**WHAT IS REQUIRED**
List every line of the data below that contains the word "Within".

**THE INPUT**
══════════

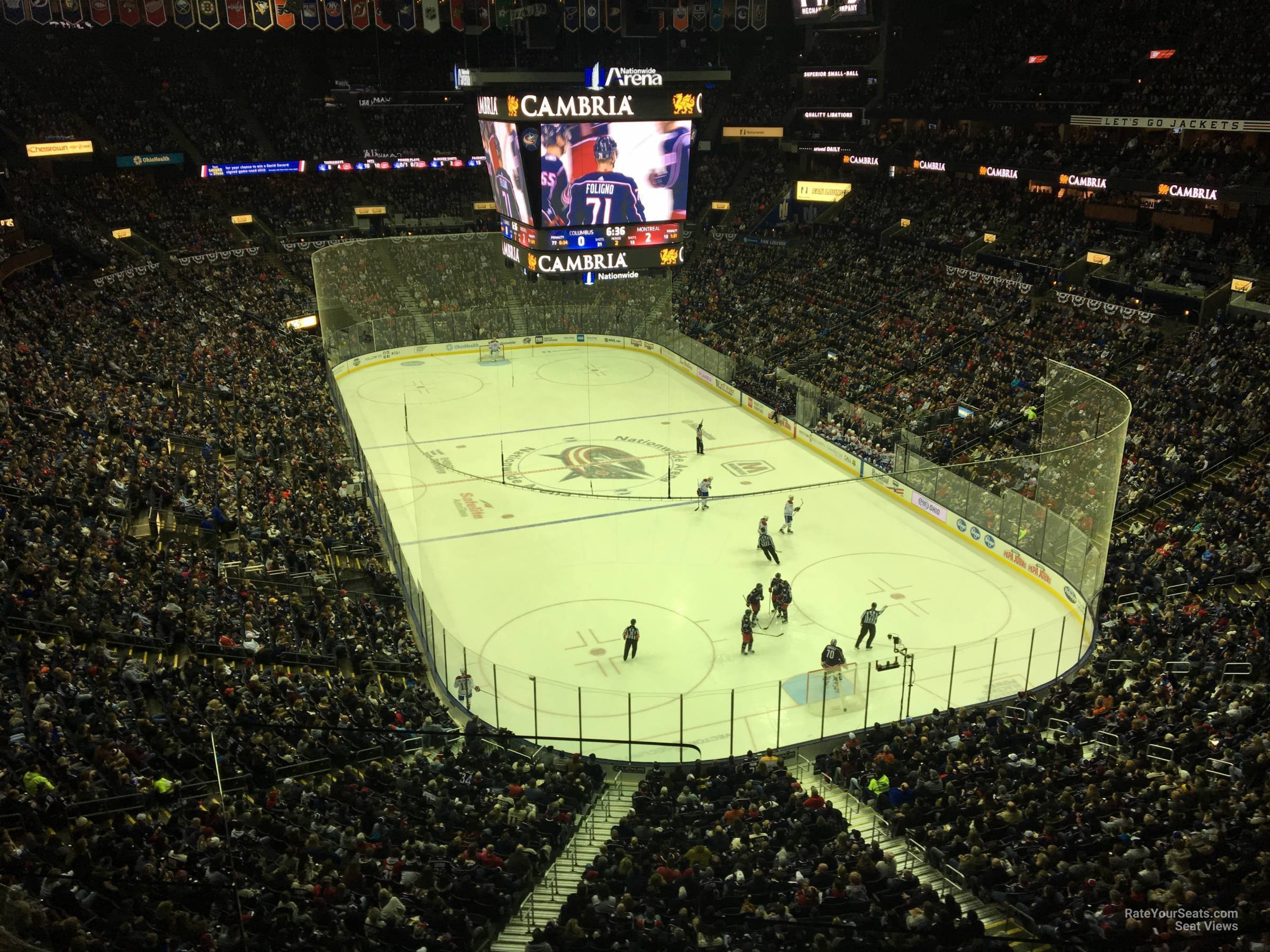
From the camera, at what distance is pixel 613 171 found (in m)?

══════════

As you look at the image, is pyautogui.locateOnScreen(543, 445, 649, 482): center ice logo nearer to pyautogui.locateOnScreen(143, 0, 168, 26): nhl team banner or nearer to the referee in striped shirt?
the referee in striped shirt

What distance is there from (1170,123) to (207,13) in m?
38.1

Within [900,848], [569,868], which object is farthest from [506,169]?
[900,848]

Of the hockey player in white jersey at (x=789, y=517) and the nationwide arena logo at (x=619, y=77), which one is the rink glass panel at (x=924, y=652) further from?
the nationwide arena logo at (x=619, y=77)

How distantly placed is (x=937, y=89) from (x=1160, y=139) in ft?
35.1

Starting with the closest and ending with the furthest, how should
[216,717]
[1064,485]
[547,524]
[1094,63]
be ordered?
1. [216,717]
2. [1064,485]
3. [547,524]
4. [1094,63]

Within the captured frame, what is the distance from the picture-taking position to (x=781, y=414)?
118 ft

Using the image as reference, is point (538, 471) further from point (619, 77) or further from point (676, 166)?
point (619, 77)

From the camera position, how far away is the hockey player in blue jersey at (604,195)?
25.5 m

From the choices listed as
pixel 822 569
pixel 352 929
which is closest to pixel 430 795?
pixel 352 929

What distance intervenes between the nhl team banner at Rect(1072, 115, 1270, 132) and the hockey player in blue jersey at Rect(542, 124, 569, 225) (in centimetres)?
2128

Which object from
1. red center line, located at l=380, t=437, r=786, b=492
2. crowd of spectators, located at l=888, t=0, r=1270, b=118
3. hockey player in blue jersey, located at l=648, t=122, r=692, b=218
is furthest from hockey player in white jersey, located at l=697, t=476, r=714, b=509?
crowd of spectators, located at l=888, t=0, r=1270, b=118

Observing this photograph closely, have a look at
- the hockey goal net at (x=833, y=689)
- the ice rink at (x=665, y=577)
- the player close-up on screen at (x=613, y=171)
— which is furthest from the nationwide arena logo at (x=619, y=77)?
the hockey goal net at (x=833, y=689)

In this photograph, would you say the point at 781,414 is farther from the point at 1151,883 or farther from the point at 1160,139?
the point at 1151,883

══════════

**RESULT BELOW**
Within [900,848], [569,868], which object is farthest from [506,169]?
Within the captured frame, what is the distance from the picture-taking position to (x=781, y=414)?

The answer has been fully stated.